CONSIGNES DE L'EXERCICE >>
1. D'après le texte sur l'urgence de l'histoire, en quelle année le CVUH a-t-il été fondé ?
2. Réécris toutes les lignes des données sources sous forme de liste JSON de chaînes, avec une chaîne par ligne et sans les lignes vides. Laisse les images en dehors de ta réponse.

On a l’habitude d’opposer la réforme à la révolution comme deux modalités radicalement différentes de la transformation politique et sociale. Pourtant, selon les époques et les lieux, des levellers de la révolution anglaise aux réformateurs sociaux du XIXe siècle, des acteurs de la Révolution française à ceux du Front populaire, les mêmes mots ont des significations différentes. Nous proposons d’en débattre.

lundi 1 mai 2017

L'urgence de l'histoire


Il est temps pour nous, membres du CVUH, de prendre position à une semaine du second tour de l'élection présidentielle, dans un climat politique singulièrement inquiétant, et tout particulièrement à gauche. Le CVUH n'est pas un mouvement politique ni un syndicat, mais il a une fonction à la fois savante et critique depuis sa fondation. Une des raisons fondatrices du CVUH, en 2005, est le rapport à l'instrumentalisation de l'histoire de la colonisation de l’Algérie. Rappelons-le : il s'agissait pour nous initialement de récuser l'idée de devoir enseigner sous injonction ministérielle les aspects positifs de la colonisation, comme le formulait le second alinéa de l'article 4 du projet de loi : « les programmes scolaires reconnaissent en particulier le caractère positif de la présence française outremer et notamment en Afrique du nord ». C'était une proposition de Jacques Chirac, mais dont il était assez évident qu'elle cherchait à séduire l'électorat d'extrême droite, nostalgique de l'Algérie coloniale et les milieux qui entreprenaient déjà une réhabilitation publique de l'OAS.

DONNÉES SOURCES >>
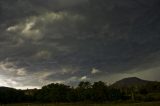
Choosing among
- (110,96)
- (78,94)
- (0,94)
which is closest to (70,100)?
(78,94)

CORRIGÉ CI-DESSOUS >>
1. En 2005.

2.
[
  "Choosing among",
  "- (110,96)",
  "- (78,94)",
  "- (0,94)",
  "which is closest to (70,100)?",
  "(78,94)"
]